## WORK TO DO
(A) According to the review of Lynn Hunt's work on human rights, which three novels form the focus of her history of the novel?
(B) From the review of Lynn Hunt's work on human rights, echo the stretch from "Hunt wants to" through "this came about.".

begin SOURCE TEXT

We hold these truths to be self-evident,” begins the most famous document in American history. But, asks Lynn Hunt, if these truths are so self-evident, why did they require a declaration? In fact, the ideas that inspired Americans to rebellion-especially the idea that all people are endowed by the Creator with unalienable rights-have never been treated as all that obvious. To take the most obvious example, the current government of the country that claims to live by the ideals of the Declaration of Independence has been routinely violating the rights of prisoners it hopes will yield information about terrorism.

Hunt wants to understand why a concern with human rights emerged in late eighteenth-century Europe and North America. This was not the most propitious time to talk about ideals such as human dignity and the fundamental equality of all people. Slavery still existed. Women were denied a public voice. Suffrage was anything but universal. And yet political philosophers-even, in the case of Thomas Jefferson, those who owned slaves-not only articulated a beautiful idea but spoke as if its realization was inevitable. It is surely worth trying to understand how this came about.

Hunt’s most inventive answer to the question involves a brief excursion into the history of the novel. Three novels, and all written by men about women, constitute her focus: Jean-Jacques Rousseau’s Julie, and Pamela and Clarissa by Samuel Richardson. All were epistolary, which enabled their authors (who claimed only to be the editors of the letters they were reprinting) to step back from the foreground and allowed the fictional characters to develop personalities of their own. Through the emotional events of their lives, including love, rape, and redemption, readers learn to put themselves into the place of another. Such empathy, Hunt argues, was a precondition for the ability of people to imagine what it must be like to be enslaved or tortured. These novels were neither sermons nor philosophical tracts. But that is what made them so powerful. They could encourage a moral sense without didactic moralizing. Readers, who thought they were being entertained, were also being uplifted.

end SOURCE TEXT
begin COLLECTED DATA

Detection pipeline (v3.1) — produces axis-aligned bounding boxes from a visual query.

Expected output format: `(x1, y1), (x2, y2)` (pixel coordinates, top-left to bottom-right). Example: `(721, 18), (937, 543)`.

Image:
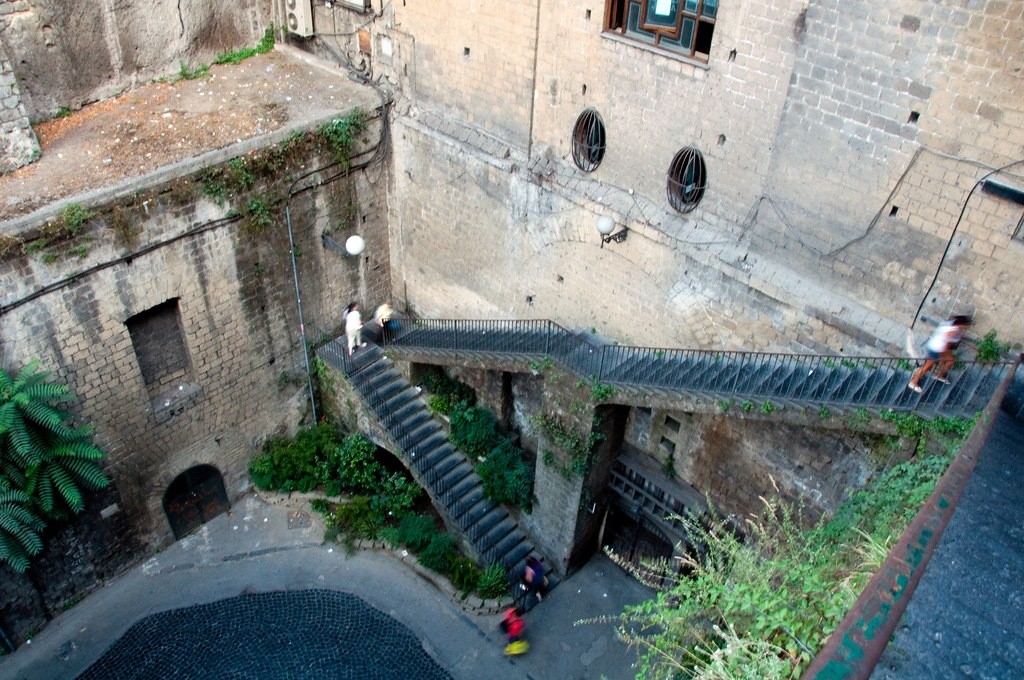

end COLLECTED DATA

## THE RESPONSES
(A) Jean-Jacques Rousseau's Julie, and Pamela and Clarissa by Samuel Richardson.

(B)
Hunt wants to understand why a concern with human rights emerged in late eighteenth-century Europe and North America. This was not the most propitious time to talk about ideals such as human dignity and the fundamental equality of all people. Slavery still existed. Women were denied a public voice. Suffrage was anything but universal. And yet political philosophers-even, in the case of Thomas Jefferson, those who owned slaves-not only articulated a beautiful idea but spoke as if its realization was inevitable. It is surely worth trying to understand how this came about.